Make your own rustic breads with fresh ingredients from the garden
Artisan breads at home
James Carrier
A round of Garden Tomato Bread.

Recipes:

Leek and Walnut Bread

Garden Tomato Bread

Zucchini Bread with Moroccan Spices

Mornings often find Lou Preston, owner and winemaker of Preston Vineyards near Healdsburg, California, mixing bread dough, not cuvées, and deftly loading his brick oven with dozens of uniform loaves.

Heavy wood farmhouse tables cohabit amicably with gleaming stainless steel equipment in the winery’s commercial bakery, an arrangement echoed by the way Preston keeps track of the recipes for his artisan breads ― on a floury Palm Pilot in his pocket.

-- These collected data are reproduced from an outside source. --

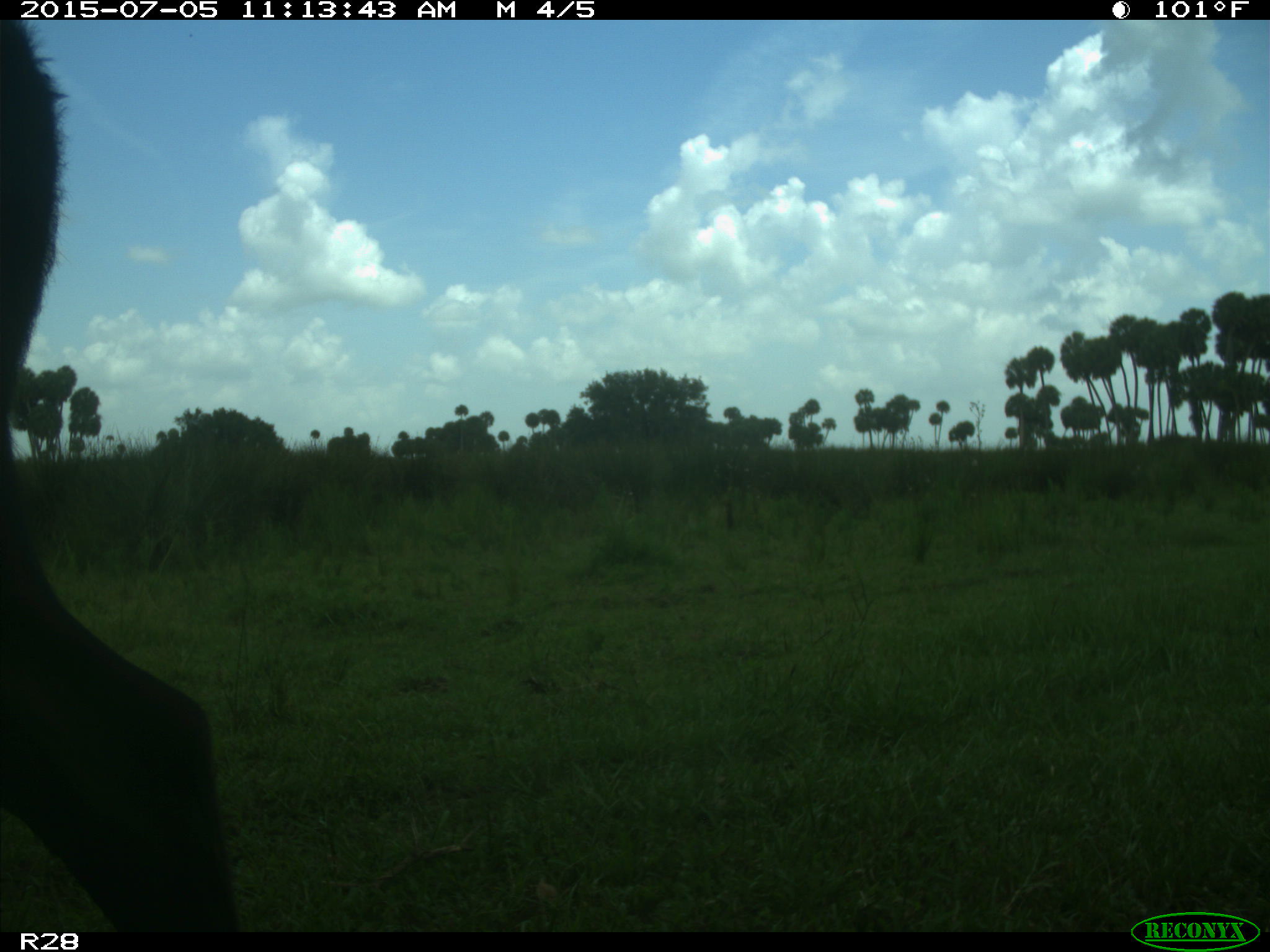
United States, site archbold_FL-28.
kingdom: Animalia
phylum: Chordata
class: Mammalia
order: Artiodactyla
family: Bovidae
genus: Bos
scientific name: Bos taurus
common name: domestic cow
Bos taurus (domestic cow).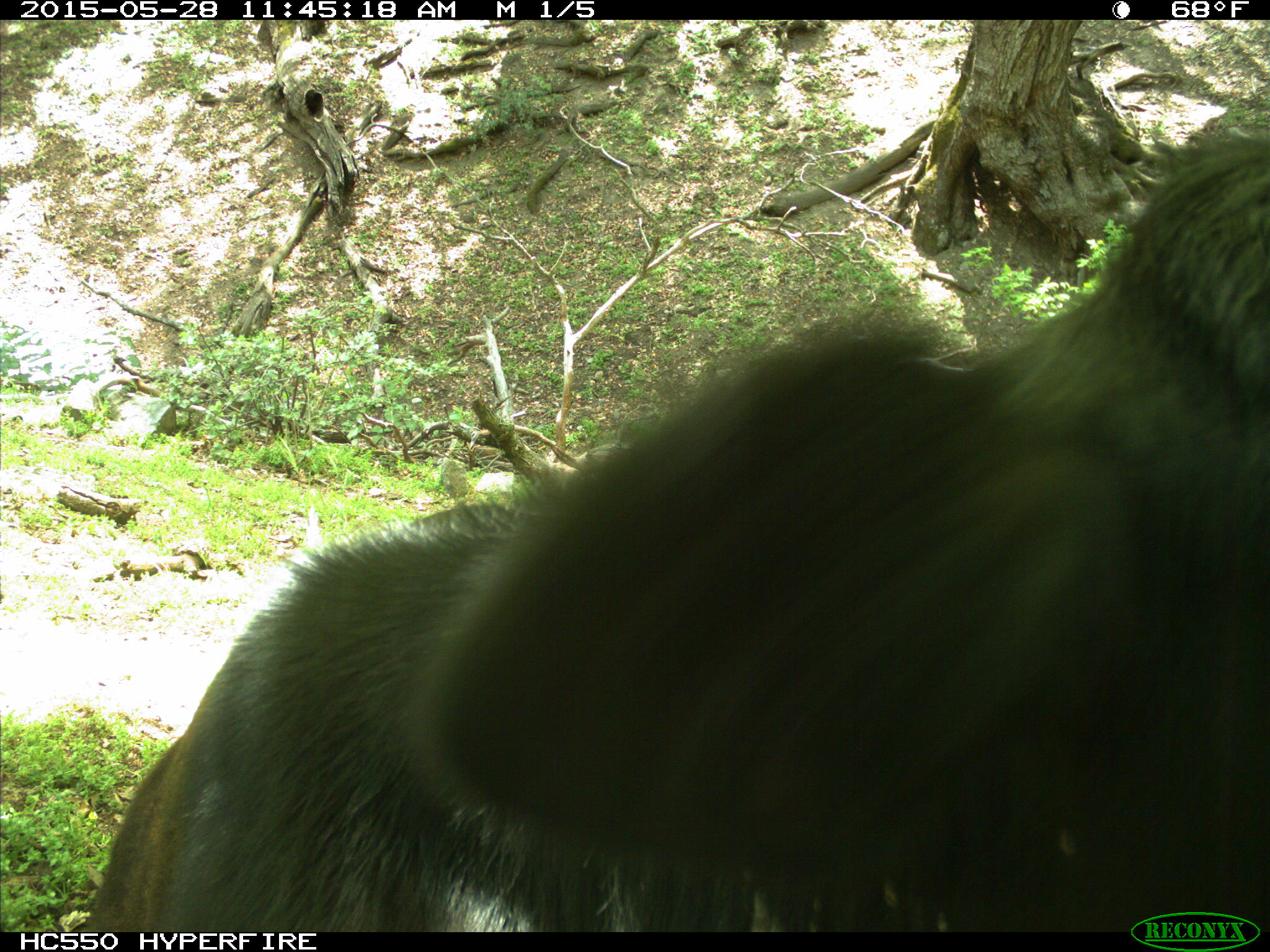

Much of what grows on the winery grounds ― vegetables, herbs, olives, even the grapes themselves ― finds its way into Preston’s crusty loaves. It makes sense that a passion for baking bread would coincide with a passion for making wine.

Both depend on warm weather to ripen the harvest that imbues them with the character of the place where they were made; both develop the best flavor from a long, cool fermentation; and for both, a successful blend of flavors depends on no one element overwhelming the rest.

Combinations like leek and walnut and tomato and herb inspired us to adapt Preston’s recipes and techniques for the home kitchen. We offer them here, along with tips and shortcuts, in the cause of making artisans of us all.